* _Task instructions_:
Continue the passage below on Cheniere and its Sabine Pass liquefaction project, starting right after its last sentence.

* _Selected passage_:

****

An important development
The company recently announced that it had completed financing and began construction on Trains 3 and 4 for its Sabine Pass Liquefaction Project. Each train can liquefy approximately 1 billion cubic feet of natural gas per day. Cheniere's subsidiaries have obtained around $5.9 billion in financing for the project.
The Sabine Project is located in Cameron Parish, Louisiana, well positioned about four miles from the Gulf of Mexico. Cheniere has obtained the necessary FERC and DOE approvals for trains 1 and 2, which are now 26% complete. The company still has a long way to go before it reaches profitability, as its first-quarter results show that it is operating at a loss. The company reported a loss of $117.1 million, or $0.54 per share, versus a $56.4 million loss reported in the prior year quarter. This was higher than analysts' prediction of $0.34 per share.
Still, Cheniere's stock price has performed well, up over 50% year to date. The stock has a high short float of 5.7%, with over 13 million shares being shorted as of May 15.
In addition, there have been 29 insider sales of shares, representing 2 million shares in the past three months. Multiple insider sales can often be a bearish indicator, but it’s tough to be sure. Some hedge fund managers are betting on the eventual profitability of the company, and that’s what we’re watching the closest. Dan Loeb of Third Point, for example, holds a large position of 4 million shares. Click here to see a discussion of Loeb's other holdings.
Cheniere has a competitor the natural liquid gas market in ConocoPhillips (NYSE: COP). ConocoPhillips has an ownership interest in the Freeport Liquid Natural Gas Project. The Department of Energy recently approved this project to export domestic liquefied natural gas to countries without a free trade agreement with the United States. The project is still subject to environmental review, but could eventually export up to 1.4 billion cubic feet per day.

****

* _Provided information_:
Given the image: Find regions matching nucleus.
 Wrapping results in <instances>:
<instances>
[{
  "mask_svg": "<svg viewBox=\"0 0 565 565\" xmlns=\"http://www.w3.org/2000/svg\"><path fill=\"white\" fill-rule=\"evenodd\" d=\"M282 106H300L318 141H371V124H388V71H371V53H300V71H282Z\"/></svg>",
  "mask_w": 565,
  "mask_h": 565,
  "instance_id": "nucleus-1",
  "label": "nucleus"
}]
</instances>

****

* _Written answer_:
ConocoPhillips may be a more attractive vehicle for investment in the sector, with a P/E ratio of 10.07 and a dividend yield of 4.24%. ConocoPhillips is not totally dependent on the Freeport Project, and therefore has other sources of revenue. Natural gas, as a commodity, is subject to volatile price swings, which may impact the profitability of an export business.
There are more pure play natural gas companies for investors. Chesapeake Energy (NYSE: CHK) is a natural gas and oil exploration company. Chesapeake has been in the news over the past year due to the ousting of its CEO Aubrey McClendon. McClendon and the Chesapeake board were accused of inappropriate business dealings that allowed McClendon to have a personal ownership interest in each well the company drilled; McClendon eventually left the Company.
The negative news hurt the share price, but Chesapeake has recovered and is up over 33% year to date. The company reported first-quarter operating cash flow of $1.18 billion, an increase of 29% from the prior year quarter.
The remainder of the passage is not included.